Tangent-Secant Theorem (Euclid Book III, Proposition 36)
Proposition 36 from Euclid Volume III used to appear in the geometry part of the South African High School Curriculum more or less until the mid 1980's.
It is often called the 'tangent-secant' theorem & can be stated more simply than Euclid's version as follows: If a tangent segment CD and a secant segment CA are drawn to a circle from an external point, then the square of the measure of the tangent segment CD is equal to the product of the secant segment CA and its external portion CB. Specifically, CD2 = CB x CA.
Converse of Tangent-Secant Theorem
Apparently less well-known is that one can formulate an interesting & useful converse to this theorem as shown in the dynamic sketch below:
1) Given an arbitrary segment AC with an arbitrary point B on it.

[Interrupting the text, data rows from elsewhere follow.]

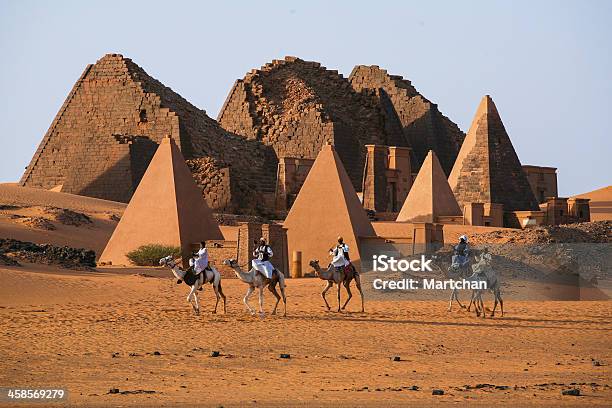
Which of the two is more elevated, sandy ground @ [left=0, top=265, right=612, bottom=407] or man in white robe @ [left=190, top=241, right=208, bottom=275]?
man in white robe @ [left=190, top=241, right=208, bottom=275]

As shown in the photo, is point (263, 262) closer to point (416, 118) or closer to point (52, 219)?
point (52, 219)

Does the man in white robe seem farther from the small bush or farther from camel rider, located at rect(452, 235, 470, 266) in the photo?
the small bush

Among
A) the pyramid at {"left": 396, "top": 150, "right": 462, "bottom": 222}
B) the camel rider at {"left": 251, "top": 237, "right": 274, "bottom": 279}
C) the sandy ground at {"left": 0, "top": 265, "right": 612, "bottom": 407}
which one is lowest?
the sandy ground at {"left": 0, "top": 265, "right": 612, "bottom": 407}

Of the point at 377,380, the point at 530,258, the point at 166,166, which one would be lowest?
the point at 377,380

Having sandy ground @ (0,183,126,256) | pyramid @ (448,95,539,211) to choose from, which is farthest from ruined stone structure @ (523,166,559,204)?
sandy ground @ (0,183,126,256)

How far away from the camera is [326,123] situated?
61.9 m

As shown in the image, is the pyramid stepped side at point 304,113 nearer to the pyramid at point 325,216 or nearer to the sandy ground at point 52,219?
the sandy ground at point 52,219

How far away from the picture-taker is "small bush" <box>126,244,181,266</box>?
97.6 ft

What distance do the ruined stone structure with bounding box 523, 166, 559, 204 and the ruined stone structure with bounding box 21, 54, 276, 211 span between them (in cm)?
1122

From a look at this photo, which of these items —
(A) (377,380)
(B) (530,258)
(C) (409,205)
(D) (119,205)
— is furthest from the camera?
(D) (119,205)

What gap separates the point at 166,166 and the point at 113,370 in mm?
16867

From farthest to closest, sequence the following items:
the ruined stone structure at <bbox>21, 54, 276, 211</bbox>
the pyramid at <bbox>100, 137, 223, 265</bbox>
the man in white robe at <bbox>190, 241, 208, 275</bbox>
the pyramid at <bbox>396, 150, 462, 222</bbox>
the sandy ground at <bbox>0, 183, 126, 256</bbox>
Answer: the ruined stone structure at <bbox>21, 54, 276, 211</bbox> < the pyramid at <bbox>396, 150, 462, 222</bbox> < the sandy ground at <bbox>0, 183, 126, 256</bbox> < the pyramid at <bbox>100, 137, 223, 265</bbox> < the man in white robe at <bbox>190, 241, 208, 275</bbox>

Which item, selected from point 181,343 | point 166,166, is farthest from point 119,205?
point 181,343

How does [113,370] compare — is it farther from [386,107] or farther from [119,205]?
[386,107]
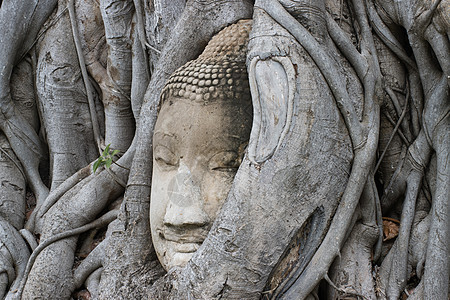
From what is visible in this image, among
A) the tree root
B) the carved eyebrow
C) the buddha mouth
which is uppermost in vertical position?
the carved eyebrow

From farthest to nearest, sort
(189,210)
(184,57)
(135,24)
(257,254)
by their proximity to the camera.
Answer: (135,24) → (184,57) → (189,210) → (257,254)

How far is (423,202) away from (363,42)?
712 millimetres

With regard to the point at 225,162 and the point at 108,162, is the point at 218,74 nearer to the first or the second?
the point at 225,162

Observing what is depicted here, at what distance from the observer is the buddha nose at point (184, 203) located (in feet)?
6.72

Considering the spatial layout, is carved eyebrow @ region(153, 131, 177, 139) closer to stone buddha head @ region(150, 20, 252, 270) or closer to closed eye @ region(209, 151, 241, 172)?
stone buddha head @ region(150, 20, 252, 270)

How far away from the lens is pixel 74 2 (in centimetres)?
341

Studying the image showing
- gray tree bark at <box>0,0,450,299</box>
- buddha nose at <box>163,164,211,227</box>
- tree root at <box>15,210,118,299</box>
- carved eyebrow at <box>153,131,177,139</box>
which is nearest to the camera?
gray tree bark at <box>0,0,450,299</box>

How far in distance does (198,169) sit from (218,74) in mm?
389

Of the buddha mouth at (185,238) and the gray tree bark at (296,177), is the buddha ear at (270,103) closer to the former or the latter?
the gray tree bark at (296,177)

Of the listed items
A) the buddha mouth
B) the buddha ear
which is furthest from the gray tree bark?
the buddha mouth

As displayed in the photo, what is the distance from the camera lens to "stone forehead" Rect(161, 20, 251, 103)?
7.01 feet

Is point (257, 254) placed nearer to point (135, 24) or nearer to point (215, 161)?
point (215, 161)

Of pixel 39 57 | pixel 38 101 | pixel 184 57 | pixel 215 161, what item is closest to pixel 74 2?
pixel 39 57

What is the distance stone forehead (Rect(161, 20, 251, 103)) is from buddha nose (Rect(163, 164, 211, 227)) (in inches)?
12.2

2) Note that the measurements of AC and BC are given.
3) Next construct CD = √(AC x BC) by clicking on the 'Show Calculations' button.
4) Next click on the 'Show Circumcircle ABD' button.
5) What do you notice? Check your conclusion thoroughly by dragging.
6) Formulate your conjecture from 5) above.
Converse of Tangent-Secant Theorem
Challenge
7) Can you explain why (prove that) Euclid III, prop. 37, and its converse, is true?
8) Can you explain/prove them in more than one way?
Hint: Try using similarity. Alternatively, a proof of Euclid III, prop. 36 is given at the bottom of this webpage at the University of Georgia, Athens: proof (click link).
Application
This theorem and its converse has several useful applications in solving various different kinds of geometry problems. The so-called 'three squares' problem is just one such example:
Given three squares attached in a row as shown above, with the three diagonals drawn, prove that α + β + θ = 90°.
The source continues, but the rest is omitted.